### Page text

Start

= Murray Calder =

Canadian politician

Murray Calder (born 15 January 1951) was a Liberal member of the House of Commons of Canada from 1993 to 2004. He is a farmer by profession.

Born in Mount Forest, Ontario, Calder first became a Liberal candidate in 1988, unsuccessfully contesting the Wellington—Grey—Dufferin—Simcoe electoral district. His second attempt in the 1993 election was successful, defeating Progressive Conservative cabinet minister Perrin Beatty, making him a member of the 35th Canadian Parliament. He won in the 1997 and 2000 national elections in the redistributed Dufferin—Peel—Wellington—Grey riding. He held various committee posts during his terms of office, mostly relating to agriculture. In 2003 he served as Parliamentary Secretary to International Trade Minister Pierre Pettigrew and sat on the House of Commons Standing Committee on Foreign Affairs. From 2001 to 2003 he served as Chair of National Liberal Rural Caucus.

End

### Task instructions
A – In the Murray Calder biography, explain how he became a member of the 35th Canadian Parliament.
B – According to the Murray Calder biography, which riding did he win in the 1997 and 2000 national elections?
C – Carry on the Murray Calder biography from its final sentence.

### Extracted records
Start

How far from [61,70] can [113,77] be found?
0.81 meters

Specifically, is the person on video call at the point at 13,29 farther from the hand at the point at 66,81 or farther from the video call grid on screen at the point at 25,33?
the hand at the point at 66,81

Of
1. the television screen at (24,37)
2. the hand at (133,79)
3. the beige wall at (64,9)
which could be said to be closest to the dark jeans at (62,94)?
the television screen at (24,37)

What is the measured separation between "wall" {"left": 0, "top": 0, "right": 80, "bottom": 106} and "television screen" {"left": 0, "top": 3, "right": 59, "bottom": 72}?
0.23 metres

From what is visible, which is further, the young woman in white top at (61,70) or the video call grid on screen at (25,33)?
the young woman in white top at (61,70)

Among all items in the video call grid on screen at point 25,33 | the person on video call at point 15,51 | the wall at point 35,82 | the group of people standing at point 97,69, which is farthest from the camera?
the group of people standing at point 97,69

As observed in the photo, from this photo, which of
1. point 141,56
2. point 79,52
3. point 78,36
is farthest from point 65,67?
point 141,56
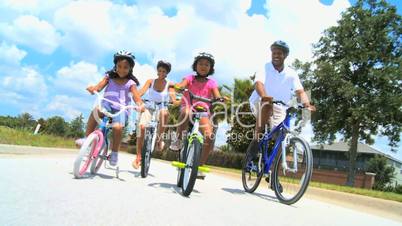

End

### Results for each task
A – Calder won the 1993 election on his second attempt, defeating Progressive Conservative cabinet minister Perrin Beatty. That victory made him a member of the 35th Canadian Parliament.

B – The redistributed Dufferin—Peel—Wellington—Grey riding.

C –
He teamed up with Progressive Conservative Senator Lowell Murray to pass a bill in 2002 to designate the Canadian Horse as Canada's national horse. Calder also worked to obtain changes in federal tax laws to benefit fire fighters, including a change allowing them to accrue pensions at a higher rate so they could retire early with a full pension. He worked with Senator Lorna Milne to campaign for public access to post 1901 Canada Census data, an issue of special interest to genealogists.

Before the 2004 election, the electoral districts were again rearranged and Calder contested the new Dufferin—Caledon riding. He was defeated by Conservative candidate David Tilson.

Calder has restored a number of old military vehicles as a hobby on his chicken farm in Holstein, Ontario. Until 2006, he had a pet Bactrian camel, Baxter, who drank beer.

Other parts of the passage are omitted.